* **TASK INSTRUCTIONS**
Beginning with the line that holds "In the vertical", set down each line of the data below through the very last, exactly as given, and nothing beyond that.

----------------

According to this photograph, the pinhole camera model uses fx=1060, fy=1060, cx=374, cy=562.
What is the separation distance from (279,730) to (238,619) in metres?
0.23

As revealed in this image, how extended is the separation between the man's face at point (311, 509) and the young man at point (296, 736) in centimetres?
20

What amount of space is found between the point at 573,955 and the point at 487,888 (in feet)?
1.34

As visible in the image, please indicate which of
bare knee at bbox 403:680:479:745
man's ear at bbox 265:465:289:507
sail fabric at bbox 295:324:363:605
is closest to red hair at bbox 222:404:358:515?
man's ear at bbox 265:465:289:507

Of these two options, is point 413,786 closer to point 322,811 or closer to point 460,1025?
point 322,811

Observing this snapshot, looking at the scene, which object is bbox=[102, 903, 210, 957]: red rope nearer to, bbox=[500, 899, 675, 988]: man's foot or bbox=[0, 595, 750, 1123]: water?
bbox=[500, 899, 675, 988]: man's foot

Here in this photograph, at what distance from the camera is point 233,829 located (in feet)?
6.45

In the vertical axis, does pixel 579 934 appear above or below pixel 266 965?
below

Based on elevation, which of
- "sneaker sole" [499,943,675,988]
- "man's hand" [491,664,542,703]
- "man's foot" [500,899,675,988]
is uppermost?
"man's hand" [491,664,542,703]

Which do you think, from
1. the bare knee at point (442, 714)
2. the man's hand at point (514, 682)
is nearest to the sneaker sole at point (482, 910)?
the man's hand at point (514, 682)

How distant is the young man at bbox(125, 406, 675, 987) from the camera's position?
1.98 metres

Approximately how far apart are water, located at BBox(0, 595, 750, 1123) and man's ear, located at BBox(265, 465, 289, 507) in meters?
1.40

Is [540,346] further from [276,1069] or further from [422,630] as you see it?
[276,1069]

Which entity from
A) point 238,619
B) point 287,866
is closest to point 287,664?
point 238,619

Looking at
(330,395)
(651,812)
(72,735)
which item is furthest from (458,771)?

----------------

* **ANSWER**
In the vertical axis, does pixel 579 934 appear above or below pixel 266 965?
below

Based on elevation, which of
- "sneaker sole" [499,943,675,988]
- "man's hand" [491,664,542,703]
- "man's foot" [500,899,675,988]
is uppermost?
"man's hand" [491,664,542,703]

Which do you think, from
1. the bare knee at point (442, 714)
2. the man's hand at point (514, 682)
is nearest to the sneaker sole at point (482, 910)?
the man's hand at point (514, 682)

How distant is the young man at bbox(125, 406, 675, 987) from the camera's position?
1.98 metres

Approximately how far apart are water, located at BBox(0, 595, 750, 1123) and man's ear, located at BBox(265, 465, 289, 507) in meters?
1.40

Is [540,346] further from [276,1069] or further from [422,630] as you see it?
[276,1069]

Which entity from
A) point 238,619
B) point 287,866
is closest to point 287,664?
point 238,619

Looking at
(330,395)
(651,812)
(72,735)
which item is furthest from (458,771)?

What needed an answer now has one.